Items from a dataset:
□ □ □ □ □

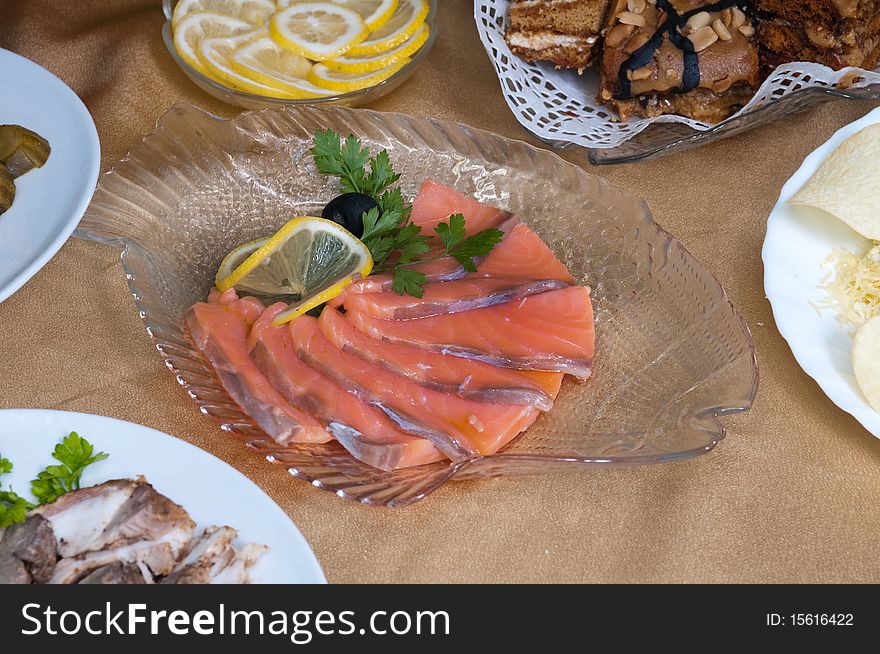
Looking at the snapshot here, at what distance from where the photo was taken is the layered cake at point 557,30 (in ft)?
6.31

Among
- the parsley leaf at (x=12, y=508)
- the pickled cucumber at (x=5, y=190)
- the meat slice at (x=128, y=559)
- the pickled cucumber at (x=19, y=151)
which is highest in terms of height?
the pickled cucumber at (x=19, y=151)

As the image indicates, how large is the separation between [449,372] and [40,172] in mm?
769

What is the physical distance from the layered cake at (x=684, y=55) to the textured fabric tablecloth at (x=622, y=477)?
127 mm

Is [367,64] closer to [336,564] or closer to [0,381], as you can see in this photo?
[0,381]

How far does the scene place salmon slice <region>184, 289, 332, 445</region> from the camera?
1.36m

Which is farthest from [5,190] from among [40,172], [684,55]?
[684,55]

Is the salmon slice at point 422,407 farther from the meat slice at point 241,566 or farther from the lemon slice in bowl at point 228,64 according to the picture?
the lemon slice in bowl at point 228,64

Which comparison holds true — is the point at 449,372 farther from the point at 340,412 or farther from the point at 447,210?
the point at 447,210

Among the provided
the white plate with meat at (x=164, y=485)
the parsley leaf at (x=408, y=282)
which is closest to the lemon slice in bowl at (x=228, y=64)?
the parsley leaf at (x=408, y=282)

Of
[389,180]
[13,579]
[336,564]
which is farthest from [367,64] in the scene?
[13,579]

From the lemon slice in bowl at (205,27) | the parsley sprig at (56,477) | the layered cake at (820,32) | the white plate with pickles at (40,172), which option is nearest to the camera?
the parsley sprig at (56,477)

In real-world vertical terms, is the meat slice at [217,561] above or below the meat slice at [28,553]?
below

□ □ □ □ □

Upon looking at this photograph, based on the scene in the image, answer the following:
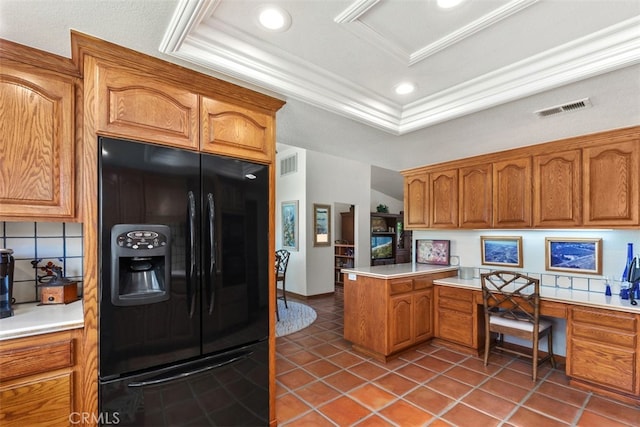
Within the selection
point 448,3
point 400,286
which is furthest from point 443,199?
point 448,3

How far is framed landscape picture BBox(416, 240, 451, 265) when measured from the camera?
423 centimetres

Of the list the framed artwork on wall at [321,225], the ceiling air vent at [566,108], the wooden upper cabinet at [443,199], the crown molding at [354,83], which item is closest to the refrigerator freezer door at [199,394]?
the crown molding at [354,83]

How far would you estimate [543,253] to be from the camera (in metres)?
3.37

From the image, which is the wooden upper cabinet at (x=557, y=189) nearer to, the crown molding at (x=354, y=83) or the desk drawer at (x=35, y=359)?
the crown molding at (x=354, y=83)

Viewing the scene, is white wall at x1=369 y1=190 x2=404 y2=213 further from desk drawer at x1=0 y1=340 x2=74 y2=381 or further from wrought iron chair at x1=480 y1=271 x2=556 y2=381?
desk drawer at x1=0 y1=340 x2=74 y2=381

□ □ □ □ □

What is being asked
Pull out every line of the data above that contains the word "wooden", and copy each one unchanged.

Task solution
Of the list the framed artwork on wall at [321,225], the ceiling air vent at [566,108], the wooden upper cabinet at [443,199], the crown molding at [354,83], which item is closest to the refrigerator freezer door at [199,394]?
From the image, which is the wooden upper cabinet at (x=557, y=189) nearer to, the crown molding at (x=354, y=83) or the desk drawer at (x=35, y=359)?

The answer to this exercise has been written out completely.